If a person who invented the oven waits for it to heat properly, you do the same.
If the camera designer adjusts the lightning settings, you do the same.
If the car maker buckles the seatbelt first, you do the same.
Hey I’m Karo 🤗
AI product manager, Substack Bestseller, and someone who believes the most valuable lessons come from people who invent tools and then use them themselves.
This article was originally published here.

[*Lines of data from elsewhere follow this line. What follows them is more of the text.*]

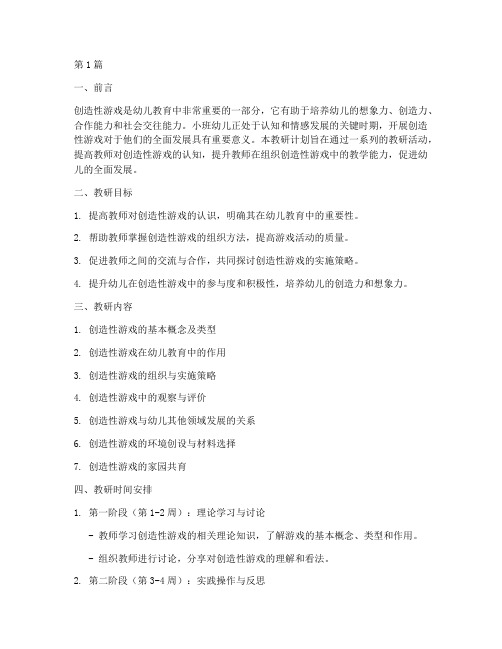 第1篇

一、前言

创造性游戏是幼儿教育中非常重要的一部分，它有助于培养幼儿的想象力、创造力、合作能力和社会交往能力。小班幼儿正处于认知和情感发展的关键时期，开展创造性游戏对于他们的全面发展具有重要意义。本教研计划旨在通过一系列的教研活动，提高教师对创造性游戏的认知，提升教师在组织创造性游戏中的教学能力，促进幼儿的全面发展。

二、教研目标

1. 提高教师对创造性游戏的认识，明确其在幼儿教育中的重要性。

2. 帮助教师掌握创造性游戏的组织方法，提高游戏活动的质量。

3. 促进教师之间的交流与合作，共同探讨创造性游戏的实施策略。

4. 提升幼儿在创造性游戏中的参与度和积极性，培养幼儿的创造力和想象力。

三、教研内容

1. 创造性游戏的基本概念及类型

2. 创造性游戏在幼儿教育中的作用

3. 创造性游戏的组织与实施策略

4. 创造性游戏中的观察与评价

5. 创造性游戏与幼儿其他领域发展的关系

6. 创造性游戏的环境创设与材料选择

7. 创造性游戏的家园共育

四、教研时间安排

1. 第一阶段（第1-2周）：理论学习与讨论

- 教师学习创造性游戏的相关理论知识，了解游戏的基本概念、类型和作用。

- 组织教师进行讨论，分享对创造性游戏的理解和看法。

2. 第二阶段（第3-4周）：实践操作与反思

Boris Cherny is a Staff Engineer at Anthropic who helped build Claude Code. Today we’re going to look at how he uses it, what he does, what he avoids and, more importantly, what it means.
Link to original tweet.
#1 He Runs a Fleet of Claudes in Parallel
What he does
He keeps ~10–15 concurrent Claude Code sessions alive: 5 in terminal (tabbed, numbered, with OS notifications). 5–10 in the browser. Plus mobile sessions he starts in the morning and checks in on later. He hands off sessions between environments and sometimes teleports them back and forth.
What this means
- Why this matters: Boris doesn't see AI as a tool you use, but as a capacity you schedule. He’s distributing cognition like compute: allocate it, queue it, keep it hot, switch contexts only when value is ready.
The bottleneck isn’t generation; it’s attention allocation.
How he sees agents: Each session is a separate worker with its own context, not a single assistant that must hold everything. The “fleet” approach is basically: don’t make one brain do all jobs; run many partial brains.
What it means for vibecoders: This is fascinating and goes beyond prompt engineering or context engineering - to pipeline design: multiple pieces in flight, you only touch what’s ripe.
#2 He Uses the Slowest, Smartest Model by Default
What he does
He uses Opus 4.5 with thinking for everything, even though it’s bigger & slower. Because the quality he gets that way makes the whole process faster.
What this means
- Why this matters: He’s optimizing for total iteration cost. Single output speed is a vanity metric.
A wrong fast answer is slower than a right slow answer.
How he sees responsibility: He’s implicitly acknowledging the “correction tax”: every hallucination or half-right patch charges human attention. His choice is to pay compute to reduce human oversight load.
What this means for vibecoders: Don’t optimize for cost per token, optimize for cost per reliable change.
#3 He Maintains a Shared CLAUDE.md That Turns Mistakes Into Institutional Memory
This is one of my favourite takeaways.
What he does
His team keeps one shared CLAUDE.md checked into git. Everyone updates it multiple times a week. The rule: when Claude does something wrong, add it so it doesn't repeat. Each team owns keeping theirs up to date.
What this means
Why this matters: AI is powerful but forgetful by default. You must provide memory externally. It’s an artifact you help maintain.
How he sees responsibility: He’d rather pay once (write the rule) than double check everything all the time.
What this means for vibecoders: This validates what I wrote in If You Build With AI, You Need This File.
CLAUDE.md is your product’s safety rails: never touch prod, always run tests, preferred architecture, etc.
#4 He Uses Claude in Code Review to Update the System, Not Just to Approve a PR
What he does
In reviews, he’ll tag @.claude on coworkers’ pull requests to add learnings to CLAUDE.md, using the Claude Code GitHub action.
What this means
Why this matters: Code review isn’t only for catching bugs; it’s for training the development system. Review becomes meta-work: improving the process that produces code.
How he sees agents: Agents belong inside the team’s social workflows (PRs) as participants that can update shared norms. That’s a strong stance: agents aren’t a side tool; they’re part of the collaboration loop.
What this means for vibecoders: If you build with others, consider treating PR reviews as the place you encode product standards, so the future agent outputs stop degrading.
#5 He Plans First, Then Lets Claude Run
The ever-planning PM in me was very happy reading this one.
What he does
He starts in Plan Mode, iterates until the plan is good, then switches into auto-accept edits mode. Claude can execute the entire implementation in one go without needing back-and-forth revisions.
What this means
Why this matters: AI works best when it can commit to a structured plan: what to do, in what order, why. Plan Mode forces explicitness before execution.
What this means for vibecoders: This prevents the classic failure: when the agent thinks it’s helpful and makes 40 changes you didn’t want. Don’t let a system act before you’ve agreed on intent and constraints. Plan mode is part of the speccing process.
#6 He Uses Subagents as Reusable Workflow Atoms
What he does
Boris treats subagents like slash commands.
What this means
How he sees agents: Agents are not "one big agent." They're modular roles. Reliability comes from specialization plus constraint.
How he sees coding: Coding becomes a pipeline of phases: spec, draft, simplify, verify. Each phase benefits from a different "mind."
How he sees responsibility: Best practices get encoded into tools that run automatically. That’s ethics-by-design: fewer failures from fatigue.
What this means for vibecoders: Consider building one agent that writes PRDs, one that codes, one that checks UX.
If you’ve read my post on prompting, you may recall that I also use a similar setup to build and evaluate all my prompts.